Local residents have again called for Splendour in the Grass to be moved from its North Byron Parklands site after organisers received a $3,000 fine for exceeding noise limits last week and were warned about problems at its campsite.
Splendour received a similar fine last year, and earlier this year NBP offered to adhere to stricter controls on its bass volumes if it could have more flexibility at higher ranges.
Aftermath of a trial festival at the North Byron Parklands site. Photo CONOS
Echonetdaily has sighted a letter to Conservation Of North Ocean Shores Inc (CONOS) in which DoPE’s acting director of compliance, Ben Harrison, confirms that, as well as the fine, the department also issued a warning letter to festival organisers over breaches of its camping provisions.
But NBP’s Mat Morris says he has yet to see any official correspondence on the issues from the department.
According to the letter, DOPE has requested that by December 18 organisers outline how they will:
- Prevent a reccurrence of camping outside the project boundary and within 10m of unmanaged bush blocks;
- Ensure that camping delineation is maintained;
- Ensure that litter is consistently managed across the site for the duration of the event;
- Minimise sediment tracking from the site;
- Reduce the occurrence of illegal camping in the Yelgun Rest Area (in consultation with Byron Shire Council).
Call to move
CONOS president, Bob Oehlman, said its members had reported the breaches, adding the group believed the owners should move the event ‘to an area that is not a bio-hotspot’.

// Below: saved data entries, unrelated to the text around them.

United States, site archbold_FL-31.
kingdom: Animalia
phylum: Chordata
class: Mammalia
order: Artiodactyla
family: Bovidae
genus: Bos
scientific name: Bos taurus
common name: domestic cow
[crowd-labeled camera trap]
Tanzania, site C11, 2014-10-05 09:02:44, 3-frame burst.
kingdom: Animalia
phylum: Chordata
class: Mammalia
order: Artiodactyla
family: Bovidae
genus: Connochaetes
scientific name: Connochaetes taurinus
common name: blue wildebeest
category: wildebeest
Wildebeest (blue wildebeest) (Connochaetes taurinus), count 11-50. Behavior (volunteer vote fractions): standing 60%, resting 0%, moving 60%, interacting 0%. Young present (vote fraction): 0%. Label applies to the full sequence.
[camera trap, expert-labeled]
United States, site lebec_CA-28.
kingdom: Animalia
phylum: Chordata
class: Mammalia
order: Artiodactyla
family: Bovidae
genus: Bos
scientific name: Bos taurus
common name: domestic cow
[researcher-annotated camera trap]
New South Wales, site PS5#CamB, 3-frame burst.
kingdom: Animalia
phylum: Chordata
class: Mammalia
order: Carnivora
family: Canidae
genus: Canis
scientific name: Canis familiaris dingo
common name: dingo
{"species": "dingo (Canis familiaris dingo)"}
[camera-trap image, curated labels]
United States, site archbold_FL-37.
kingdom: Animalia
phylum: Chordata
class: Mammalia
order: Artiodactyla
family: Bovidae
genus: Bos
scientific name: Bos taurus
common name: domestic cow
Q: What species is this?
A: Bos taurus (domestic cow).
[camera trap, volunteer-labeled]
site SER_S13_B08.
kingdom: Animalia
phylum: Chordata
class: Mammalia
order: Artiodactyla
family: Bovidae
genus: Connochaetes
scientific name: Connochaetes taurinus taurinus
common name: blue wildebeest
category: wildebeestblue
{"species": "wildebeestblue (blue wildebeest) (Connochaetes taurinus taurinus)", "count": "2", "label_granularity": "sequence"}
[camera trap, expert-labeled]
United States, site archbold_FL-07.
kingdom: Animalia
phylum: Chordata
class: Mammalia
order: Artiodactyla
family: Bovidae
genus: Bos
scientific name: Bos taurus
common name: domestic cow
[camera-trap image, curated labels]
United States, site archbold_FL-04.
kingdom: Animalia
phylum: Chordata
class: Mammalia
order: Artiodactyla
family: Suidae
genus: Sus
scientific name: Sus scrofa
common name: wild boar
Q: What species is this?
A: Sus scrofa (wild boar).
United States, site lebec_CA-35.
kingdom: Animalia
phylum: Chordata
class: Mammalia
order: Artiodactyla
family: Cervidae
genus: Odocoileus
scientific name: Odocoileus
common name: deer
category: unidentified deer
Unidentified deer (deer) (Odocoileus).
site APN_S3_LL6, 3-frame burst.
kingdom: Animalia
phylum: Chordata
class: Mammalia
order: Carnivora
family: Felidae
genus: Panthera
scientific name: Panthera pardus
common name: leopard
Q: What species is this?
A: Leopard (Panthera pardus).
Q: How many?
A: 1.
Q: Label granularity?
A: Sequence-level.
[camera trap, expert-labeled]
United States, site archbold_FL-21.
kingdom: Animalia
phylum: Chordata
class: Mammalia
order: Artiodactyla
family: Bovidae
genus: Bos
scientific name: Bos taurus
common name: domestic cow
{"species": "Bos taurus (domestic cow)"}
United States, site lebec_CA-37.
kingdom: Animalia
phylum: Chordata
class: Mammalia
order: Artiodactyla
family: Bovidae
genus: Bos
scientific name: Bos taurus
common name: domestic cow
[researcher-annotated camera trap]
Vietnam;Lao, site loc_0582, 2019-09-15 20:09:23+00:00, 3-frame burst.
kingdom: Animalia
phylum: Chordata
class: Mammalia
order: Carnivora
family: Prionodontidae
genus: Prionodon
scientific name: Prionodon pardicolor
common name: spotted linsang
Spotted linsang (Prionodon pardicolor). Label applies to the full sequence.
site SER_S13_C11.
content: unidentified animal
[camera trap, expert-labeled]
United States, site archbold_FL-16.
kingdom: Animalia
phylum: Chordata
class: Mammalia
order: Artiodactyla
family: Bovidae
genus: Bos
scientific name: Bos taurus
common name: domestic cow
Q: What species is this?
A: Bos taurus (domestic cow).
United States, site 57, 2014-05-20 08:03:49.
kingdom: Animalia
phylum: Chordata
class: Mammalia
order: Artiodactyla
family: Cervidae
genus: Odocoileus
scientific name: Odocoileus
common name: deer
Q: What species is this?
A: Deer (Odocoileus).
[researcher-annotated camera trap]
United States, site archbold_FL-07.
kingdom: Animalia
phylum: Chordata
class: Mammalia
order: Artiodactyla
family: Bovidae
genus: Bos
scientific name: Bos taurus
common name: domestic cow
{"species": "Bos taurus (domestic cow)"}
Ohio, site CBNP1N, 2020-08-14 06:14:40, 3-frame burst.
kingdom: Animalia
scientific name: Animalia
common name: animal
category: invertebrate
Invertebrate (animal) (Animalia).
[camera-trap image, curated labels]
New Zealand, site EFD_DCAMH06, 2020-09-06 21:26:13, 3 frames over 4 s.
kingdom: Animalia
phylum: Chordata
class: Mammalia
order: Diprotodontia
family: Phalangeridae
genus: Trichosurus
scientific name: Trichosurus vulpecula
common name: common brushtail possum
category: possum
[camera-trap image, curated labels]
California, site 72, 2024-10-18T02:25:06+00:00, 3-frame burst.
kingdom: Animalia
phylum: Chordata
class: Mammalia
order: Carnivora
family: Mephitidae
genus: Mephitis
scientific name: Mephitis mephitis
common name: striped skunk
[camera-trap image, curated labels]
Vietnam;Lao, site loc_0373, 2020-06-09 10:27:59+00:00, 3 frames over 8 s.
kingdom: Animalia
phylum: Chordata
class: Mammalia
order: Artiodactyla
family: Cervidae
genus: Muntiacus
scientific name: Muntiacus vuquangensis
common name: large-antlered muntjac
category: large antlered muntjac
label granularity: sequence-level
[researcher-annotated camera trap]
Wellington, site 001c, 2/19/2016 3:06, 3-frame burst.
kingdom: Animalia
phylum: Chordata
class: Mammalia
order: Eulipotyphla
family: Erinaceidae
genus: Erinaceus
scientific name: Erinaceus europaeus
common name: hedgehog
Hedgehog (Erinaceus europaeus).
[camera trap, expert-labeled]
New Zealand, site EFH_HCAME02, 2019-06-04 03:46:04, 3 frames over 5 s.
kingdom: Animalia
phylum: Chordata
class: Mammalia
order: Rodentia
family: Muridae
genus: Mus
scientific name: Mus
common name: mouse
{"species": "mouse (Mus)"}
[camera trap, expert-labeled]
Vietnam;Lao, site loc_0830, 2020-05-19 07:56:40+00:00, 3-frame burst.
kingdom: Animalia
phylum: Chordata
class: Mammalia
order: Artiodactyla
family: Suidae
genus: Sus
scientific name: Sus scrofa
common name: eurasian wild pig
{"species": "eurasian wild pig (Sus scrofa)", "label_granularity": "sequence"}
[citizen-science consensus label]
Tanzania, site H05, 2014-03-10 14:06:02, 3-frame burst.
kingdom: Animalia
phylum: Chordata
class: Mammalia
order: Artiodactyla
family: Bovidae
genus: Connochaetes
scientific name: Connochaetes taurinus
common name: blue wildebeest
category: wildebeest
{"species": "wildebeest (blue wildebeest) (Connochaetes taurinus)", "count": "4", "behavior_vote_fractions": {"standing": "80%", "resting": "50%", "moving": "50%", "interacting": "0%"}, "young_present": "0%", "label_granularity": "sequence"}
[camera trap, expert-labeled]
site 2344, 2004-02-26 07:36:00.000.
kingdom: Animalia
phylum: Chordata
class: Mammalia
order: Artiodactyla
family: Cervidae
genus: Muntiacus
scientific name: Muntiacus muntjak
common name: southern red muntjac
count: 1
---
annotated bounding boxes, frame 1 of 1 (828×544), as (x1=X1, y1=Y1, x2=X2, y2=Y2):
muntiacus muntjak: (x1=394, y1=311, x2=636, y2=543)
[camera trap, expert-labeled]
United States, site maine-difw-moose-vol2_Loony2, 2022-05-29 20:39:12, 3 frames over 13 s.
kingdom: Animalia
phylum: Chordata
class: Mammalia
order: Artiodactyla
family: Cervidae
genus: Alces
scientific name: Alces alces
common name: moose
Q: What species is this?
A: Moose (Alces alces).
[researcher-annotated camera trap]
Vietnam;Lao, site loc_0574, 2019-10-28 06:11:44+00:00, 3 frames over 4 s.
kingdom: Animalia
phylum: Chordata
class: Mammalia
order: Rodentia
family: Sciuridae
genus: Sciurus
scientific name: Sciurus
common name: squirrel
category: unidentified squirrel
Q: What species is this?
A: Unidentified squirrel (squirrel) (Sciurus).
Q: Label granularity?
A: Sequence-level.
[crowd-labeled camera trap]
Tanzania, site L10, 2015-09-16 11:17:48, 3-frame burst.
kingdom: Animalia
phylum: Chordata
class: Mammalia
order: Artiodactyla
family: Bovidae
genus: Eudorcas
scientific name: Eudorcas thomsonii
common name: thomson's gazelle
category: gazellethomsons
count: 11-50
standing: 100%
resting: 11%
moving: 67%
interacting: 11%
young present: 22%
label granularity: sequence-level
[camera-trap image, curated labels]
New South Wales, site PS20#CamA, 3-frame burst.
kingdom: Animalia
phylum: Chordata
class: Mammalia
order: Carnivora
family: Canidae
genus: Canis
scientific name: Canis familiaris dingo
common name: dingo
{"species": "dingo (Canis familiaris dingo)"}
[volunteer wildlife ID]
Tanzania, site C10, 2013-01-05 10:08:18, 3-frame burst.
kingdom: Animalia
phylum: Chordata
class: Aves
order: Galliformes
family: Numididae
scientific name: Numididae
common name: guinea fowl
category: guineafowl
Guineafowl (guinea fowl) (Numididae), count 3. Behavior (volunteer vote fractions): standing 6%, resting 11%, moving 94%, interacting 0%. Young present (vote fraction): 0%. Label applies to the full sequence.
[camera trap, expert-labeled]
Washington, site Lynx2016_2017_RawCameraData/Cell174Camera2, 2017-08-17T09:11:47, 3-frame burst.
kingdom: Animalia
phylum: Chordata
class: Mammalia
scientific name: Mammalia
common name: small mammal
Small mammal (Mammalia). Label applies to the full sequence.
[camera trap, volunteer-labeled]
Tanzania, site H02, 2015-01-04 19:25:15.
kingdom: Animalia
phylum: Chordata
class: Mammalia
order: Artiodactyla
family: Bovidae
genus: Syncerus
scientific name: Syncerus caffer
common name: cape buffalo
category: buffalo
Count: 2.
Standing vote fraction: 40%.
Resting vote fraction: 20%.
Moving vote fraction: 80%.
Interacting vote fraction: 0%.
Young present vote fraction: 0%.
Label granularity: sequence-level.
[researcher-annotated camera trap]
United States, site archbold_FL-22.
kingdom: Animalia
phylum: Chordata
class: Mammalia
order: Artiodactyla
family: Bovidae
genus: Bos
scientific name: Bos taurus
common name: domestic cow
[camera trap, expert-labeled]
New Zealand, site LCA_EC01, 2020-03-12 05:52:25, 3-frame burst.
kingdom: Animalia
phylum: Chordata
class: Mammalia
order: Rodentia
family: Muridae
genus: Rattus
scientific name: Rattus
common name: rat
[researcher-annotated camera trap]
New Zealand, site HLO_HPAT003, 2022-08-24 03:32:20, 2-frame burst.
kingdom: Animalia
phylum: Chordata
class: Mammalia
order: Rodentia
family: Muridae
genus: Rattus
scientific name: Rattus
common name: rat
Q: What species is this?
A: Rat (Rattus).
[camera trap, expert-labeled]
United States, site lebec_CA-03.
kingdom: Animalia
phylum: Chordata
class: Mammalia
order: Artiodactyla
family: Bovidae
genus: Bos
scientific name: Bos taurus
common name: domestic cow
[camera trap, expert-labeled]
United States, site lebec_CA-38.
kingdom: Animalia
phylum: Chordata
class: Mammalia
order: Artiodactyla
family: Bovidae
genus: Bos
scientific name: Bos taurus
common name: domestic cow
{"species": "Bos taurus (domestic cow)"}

‘We are not opposed to music festivals, we just don’t want to sacrifice a richly unique environment for the festivals,’ Mr Oehlman said.
‘It would make no difference to the music patrons, but it would be a big plus for the 50 threatened species that are resident in the locality, he added.
‘These festivals were approved on a trial basis for five years to see if the owners could meet the conditions of consent imposed by the state government.
‘The reasons that these events are on trial, rather than approved as ongoing, is because the government had serious doubts about whether the site was appropriate given its environmental sensitivity and the sites proximity to rural properties and village areas.
‘A large number of residents have found it necessary to make noise complaints to the festival organisers in order to try and protect the quiet lifestyle that they were accustomed to prior to the imposition of the festivals.
‘Noise complaints have been received up to 10 kilometres away within the Brunswick Valley, which is a relatively small catchment that acts like a large amphitheatre during festivals.
Mr Oehlman said that local residents had complained about their windows rattling due to the loud noise levels and wondered what effect they would have on wildlife in the area.
‘CONOS and supporters are very concerned about the effects of the loud noise on local wildlife including over 50 threatened species that utilize an existing major wildlife corridor and locality that includes the abutting environmentally protect wetlands and Billinudgel Nature Reserve.’
‘Clearly, the events are unsuitable to this naturally very quiet locality. The proof of this is the fact that two noise related fines have been imposed due to excessive noise levels well above the natural noise levels,’ Mr Oehlman said.
North Byron Parklands GM Mat Morris told Echonetdaily that neither it or Splendour organisers had received any official communication over the issues from the department and ‘until that happens it would be premature to comment’.
‘We’ve been advised we will hear from them in the near future,’ he added.